In fact, what about the Scottish referendum? There is no constitutional requirement for one, Britain being a weird constitutional monarchy, where prime ministers wield the royal prerogative. Thus David Cameron could just say, ‘Sorry, Scotland remains part of the UK in perpetuity’. If so where would be the ‘legitimacy’ for a referendum on independence? The answer is more than obvious. When it comes down to it, it is just not a good idea to keep people in a country (or union) they do not want to be in. So give them an agreed exit. This is essentially what happened in Crimea and it hard to see any fundamental difference with Scotland.

Russians out?

Therefore, the CPGB does not agree with the slogan, ‘Russia out’ - as touted by the AWL, to name one left organisation. It is not good enough. Yes, we go along with the idea of a free and fair referendum for Crimea - though it is a done deal now anyway. The very real danger, however, is that you can end up as an apologist for the west, which is how the AWL appears. Echoing the sentiments of its apparent sister organisation in Ukraine, Left Opposition4, an editorial in Solidarity, apart from calling for “Russian troops out!”, emphasised how “we solidarise with the Ukrainian people’s right to self-determination, and with the protests against Russia’s invasion and intervention made by the left in Russia” (March 12).

But this is a one-sided position which implicitly sides with the west’s anti-Russian drive, especially when you bear in mind the same editorial merely attacks the “Ukrainian chauvinism” of the new government of Kiev. But what about the fascists and Banderaites? Or the aggressive role played by imperialism in this crisis - which the editorial massively downplays, observing that the US is “most reluctant to intervene militarily” and that the EU powers “will not do so without US involvement” - which could almost be a note of regret.

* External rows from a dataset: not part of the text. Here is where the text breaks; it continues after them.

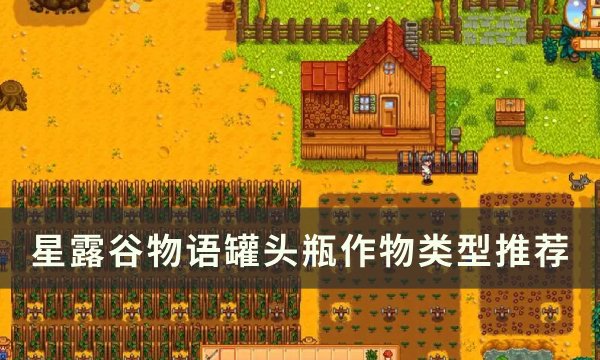 《星露谷物语》罐头瓶做什么最赚钱 罐头瓶作物类型推荐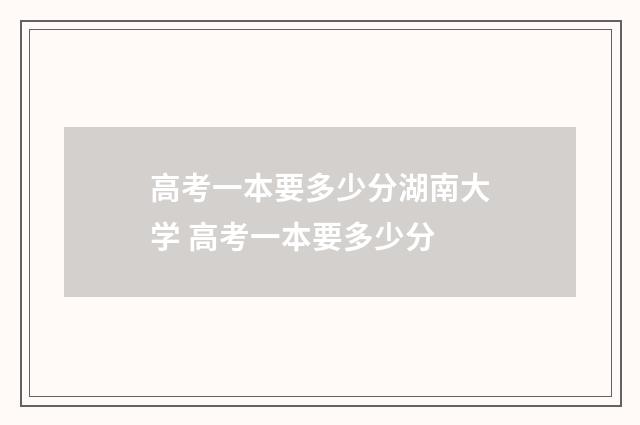 高考一本要多少分湖南大学 高考一本要多少分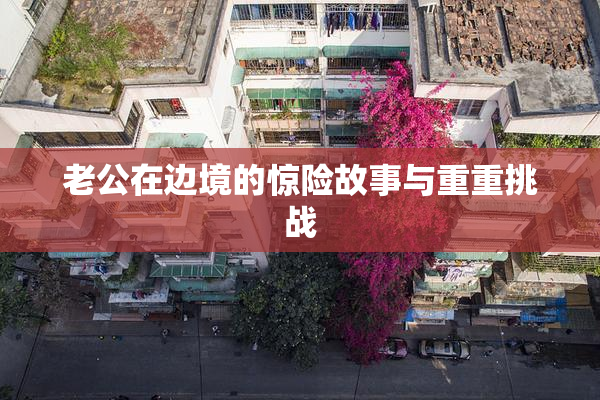 老公在边境的惊险故事与重重挑战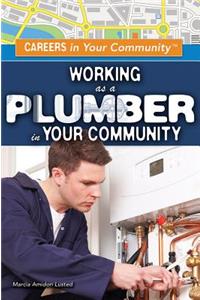 Working as a Plumber in Your Community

However, the next issue of Solidarity makes the AWL’s pro-imperialist viewpoint more than clear - for which we should be grateful in some respects, given its notorious slipperiness. “Independence for Ukraine!” the front page proclaims - showing a picture of demonstrators waving both CND symbols and the Ukrainian national flag - and the inside editorial bluntly states: “If it comes to a war between Russia and Ukraine, we are on the side of Ukraine - including of the Ukrainian armed forces, if they fight against Russian domination” (March 17) - which by logical extension means support for western powers that lend support to the Ukrainian government, whether military or otherwise. It seems that the AWL has now become Russophobic.

Showing how dangerous things have become, Ukraine has mobilised a National Guard of some 60,000 and the government has authorised troops to fire in “self-defence”. Further increasing tensions, a spokesperson for the Ukraine military said on March 18 that one of its officers had been killed in an attack on a base in the Crimean capital of Simferopol - at the same time, pro-Kremlin authorities reported that a member of their own forces had also been killed in the same incident. Ominously, the acting interim prime minister of Ukraine, Arseniy Yatsenyuk, told an emergency meeting that the conflict is “shifting from a political to a military stage”. Not that the west wants a military showdown with Russia. But, the more the crisis drags on, and the more belligerent US officials become, the greater the possibility that an ‘unexpected situation’ might occur - leading to a hot war of some shape and size l



1. www.workersliberty.org/story/2014/03/11/ ukraine-russian-troops-out.

2. In 1944, Bandera moved the headquarters of the OUN(B) to Berlin - Germany supplying it with arms and equipment to use behind Soviet lines, also training its members in terrorist techniques and intelligence gathering.

3. www.presstv.ir/detail/2014/03/17/355058/ crimea-nationalizes-ukraine-property.

4. Which issued an appalling 10-point ‘plan for social change’, saying, for example, that Ukraine “should follow the example of Iceland” and that there should be “reductions” in spending on the security apparatus of the state (www.criticatac.ro/ lefteast/manifesto-left-opposition-in-ukraine).